## Goal of the exercise:
The required output is the lines below from the line containing "class: Mammalia" to the line containing "Q: Fraction of annotators marking young", inclusive, retyped exactly. No other lines belong in it.

## Source information:

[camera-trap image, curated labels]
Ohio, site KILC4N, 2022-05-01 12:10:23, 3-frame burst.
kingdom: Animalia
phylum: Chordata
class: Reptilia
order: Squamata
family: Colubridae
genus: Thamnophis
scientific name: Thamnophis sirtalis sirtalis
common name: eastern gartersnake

---

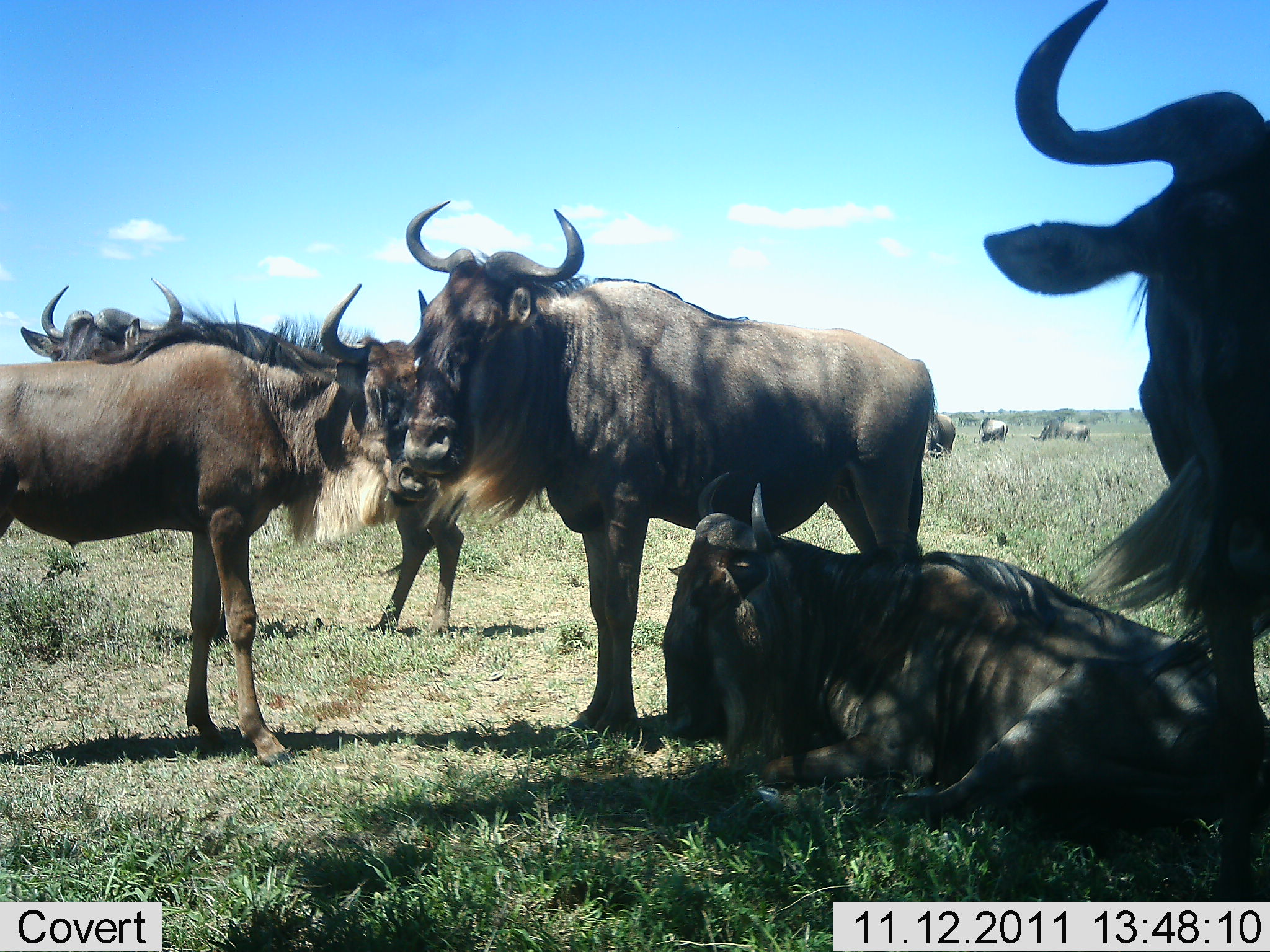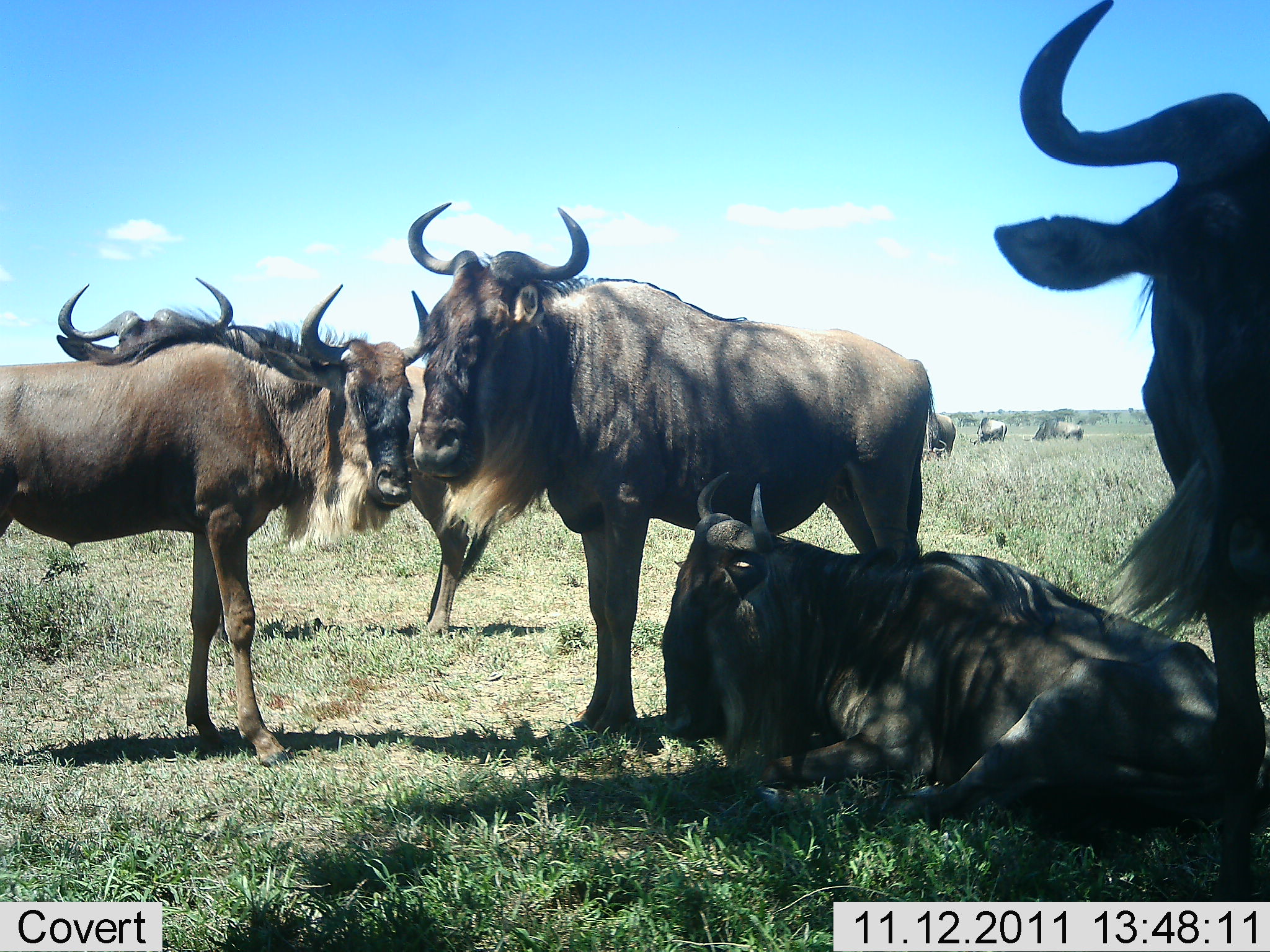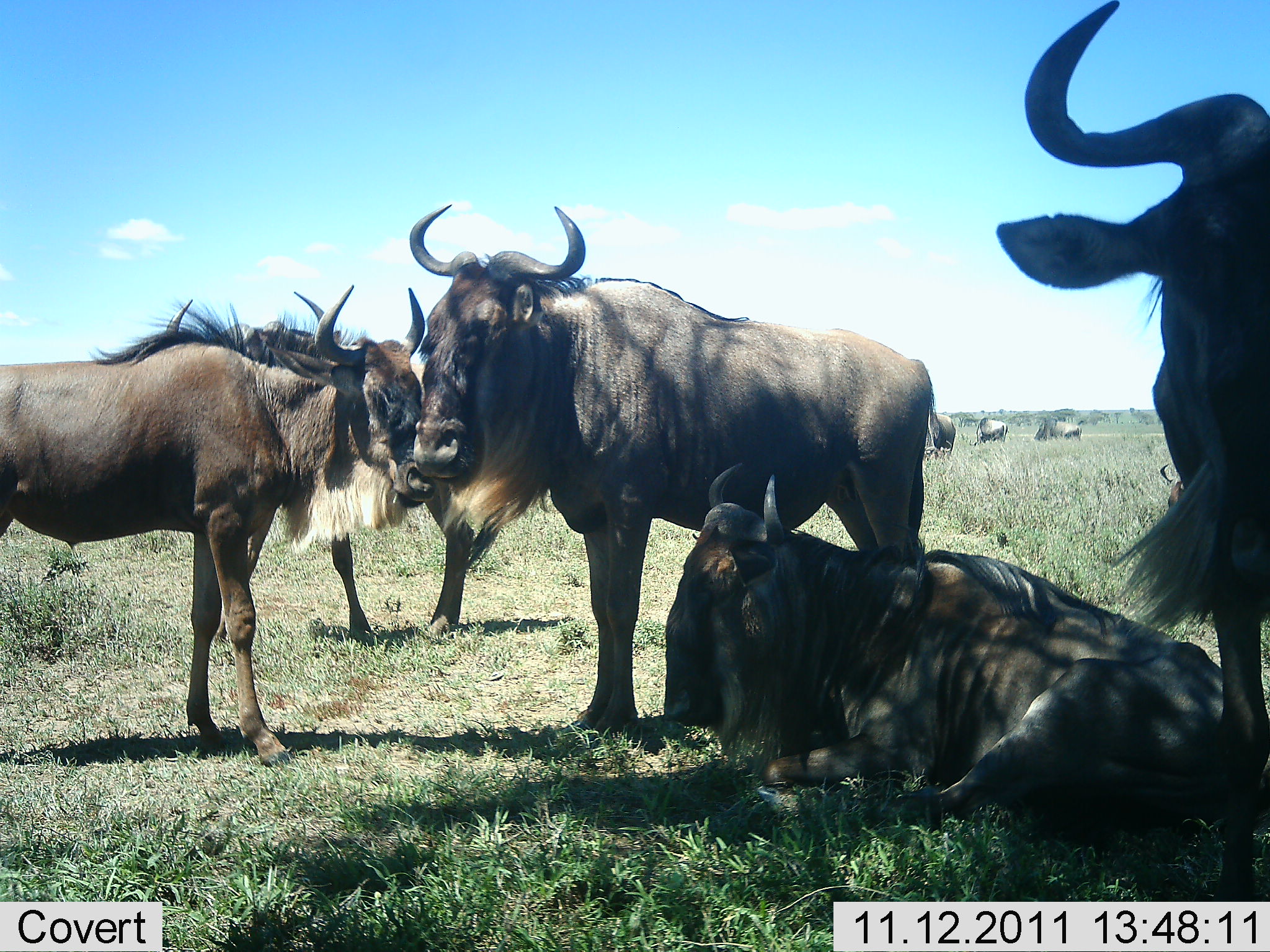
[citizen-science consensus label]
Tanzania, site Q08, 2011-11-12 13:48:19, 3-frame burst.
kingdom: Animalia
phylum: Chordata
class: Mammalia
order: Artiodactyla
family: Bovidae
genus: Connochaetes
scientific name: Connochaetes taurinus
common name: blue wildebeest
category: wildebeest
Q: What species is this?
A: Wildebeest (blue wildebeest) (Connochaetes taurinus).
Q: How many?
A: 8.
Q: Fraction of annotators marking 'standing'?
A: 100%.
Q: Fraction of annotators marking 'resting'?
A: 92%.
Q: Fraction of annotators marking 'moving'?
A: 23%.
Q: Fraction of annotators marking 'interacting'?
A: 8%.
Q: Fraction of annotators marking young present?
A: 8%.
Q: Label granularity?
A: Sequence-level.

## Answer box:
class: Mammalia
order: Artiodactyla
family: Bovidae
genus: Connochaetes
scientific name: Connochaetes taurinus
common name: blue wildebeest
category: wildebeest
Q: What species is this?
A: Wildebeest (blue wildebeest) (Connochaetes taurinus).
Q: How many?
A: 8.
Q: Fraction of annotators marking 'standing'?
A: 100%.
Q: Fraction of annotators marking 'resting'?
A: 92%.
Q: Fraction of annotators marking 'moving'?
A: 23%.
Q: Fraction of annotators marking 'interacting'?
A: 8%.
Q: Fraction of annotators marking young present?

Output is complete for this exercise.